Assigning maintenance responsibility to an outside contractor might make economic sense in some cases, but that group must have access to essential information about plant equipment and systems, or they’re in trouble. When long-term employees with corporate knowledge are no longer around to tell why a pump cavitates under certain conditions or warn that some sensor lines plug frequently, the new technicians do a lot of wheel-spinning while trying to troubleshoot unusual events.

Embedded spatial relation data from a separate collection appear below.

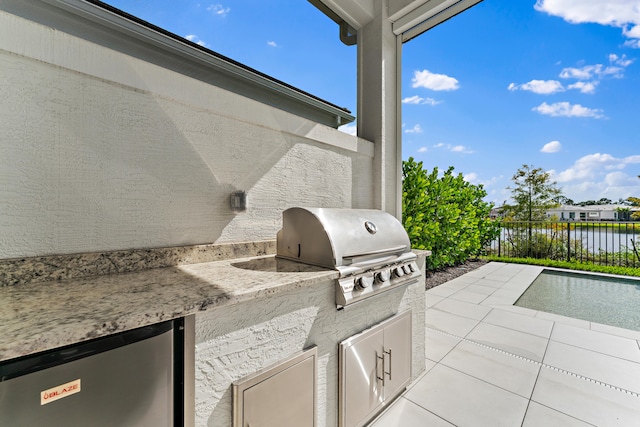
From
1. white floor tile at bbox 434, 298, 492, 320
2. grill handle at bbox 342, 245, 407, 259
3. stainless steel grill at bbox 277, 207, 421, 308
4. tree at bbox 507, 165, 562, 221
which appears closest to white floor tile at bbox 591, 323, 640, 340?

After the maintenance department at the Galata Chemicals plant in Taft, Louisiana, was downsized as a part of cost-reduction moves in 2007, most records pertaining to the process control system fell into disarray. While the contract personnel were well-qualified, they couldn’t find much of the information they needed to do their jobs. Technical documentation was almost nonexistent, control-loop piping and instrumentation diagrams (P&IDs) couldn’t be found, and there was no way to determine how many field devices were in use or how many spares were available. In some cases, dual records existed, but they weren’t identical. Just finding documentation on field devices was time-consuming.

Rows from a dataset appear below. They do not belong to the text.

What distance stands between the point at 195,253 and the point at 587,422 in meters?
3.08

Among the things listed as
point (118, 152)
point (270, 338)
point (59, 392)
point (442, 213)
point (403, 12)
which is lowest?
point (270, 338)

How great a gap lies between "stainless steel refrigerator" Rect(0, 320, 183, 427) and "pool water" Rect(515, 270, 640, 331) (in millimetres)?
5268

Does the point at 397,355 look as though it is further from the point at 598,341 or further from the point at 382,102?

Another cost factor was the excessive time spent reacting to emergencies, the most expensive kind of maintenance. The new group was reduced to fighting one fire after another just to keep the plant running, and routine maintenance was neglected. A great deal of time wes spent locating instruments with no drawings for guidance, and once a device was identified, basic procedures were almost impossible to implement without manuals or spec sheets. As a result, the cost of the contract service turned out to be much higher than anticipated.
Asset management revitalized
Two actions were taken almost simultaneously. I was hired in June 2008 as a control systems specialist with authority over instrument calibration and maintenance. In addition, the company brought in a systems consultant from Emerson Process Management (www.emersonprocess.com), our control system supplier. His assignment was to help with instrumentation questions, but he was soon asked to restore the existing asset management software.
Our first task was reconstructing the instrument database in the AMS Suite: Intelligent Device Manager asset management software. This system was initially implemented in 1998, primarily to support instrument calibration by maintaining specification sheets, P&IDs and calibration records. The instruments were entered into the database initially as conventional devices, meaning that information the plant’s HART-based smart devices generated wasn’t being used for maintenance purposes. Later, the HART-enabled devices were turned on, making field-generated diagnostics available, but different device tags were assigned for this purpose. The numbers never were linked, causing confusion among the contract technicians.
Using the general application launcher, which is part of AMS Device Manager, we identified the HART-enabled devices and separated them from the conventional instruments. We were then able to link the loop sheets, specification sheets, P&IDs and maintenance manuals along with approved calibration procedures with the database. Finally, we eliminated the duplications, and the resulting field instrumentation system had some structure.
Now, every one of the 1,650 instruments in the plant, including some 400 digital valve controllers (DVCs), has a unique tag number. Anyone with a basic knowledge of the software can find any information needed to troubleshoot suspected field device problems. We can determine the operating condition of any device and much of the associated process equipment and we can predict when an asset should be taken out of service for repair/replacement.
Using the principles of predictive maintenance, the contract workers now are able to provide the level of maintenance needed to prevent the unexpected “fires” that occupied them in the past.
AMS Device Manager monitors the smart devices continuously and raises alarms if any preset operating limits are exceeded. While every alarm requires immediate attention, they can indicate trouble brewing and we monitor them daily. I can retrieve diagnostic information from any device that appears to be performing below expectations. If necessary, an I&E technician can check the device and the equipment it monitors. Any of these steps can trigger predictive maintenance if conditions call for it.
In quite a few cases, instruments or process equipment problems have been discovered before the control system operators knew they existed. Catching a potential problem before it occurs avoids a great deal of troubleshooting and eliminates downtime.
Most importantly, calibrations are being completed on schedule following Emerson’s written calibration procedures. When it’s time for a group of instruments to be calibrated, specific variables are downloaded to documenting calibrators technicians use on pre-planned calibration routes. The results of each calibration are uploaded to the database, becoming part of each instrument’s historical file. We now have accurate, up-to-date calibration records that satisfy our corporate requirements as well as those of state regulatory agencies. In this way, we avoid potential environmental problems.
We’re now taking care of nearly 2,000 field devices with about half as many workers as before — just one instrument tech, an apprentice and two electricians. Process control is improved and more consistent, and this is reflected in better equipment reliability, higher product quality and greater productivity.
On a personal note, I’m getting more sleep. At one time, I was spending 70 hours to 90 hours at the plant each week, sometimes in the middle of the night. I now work a fairly normal 40 hours schedule, and everything is fine at home.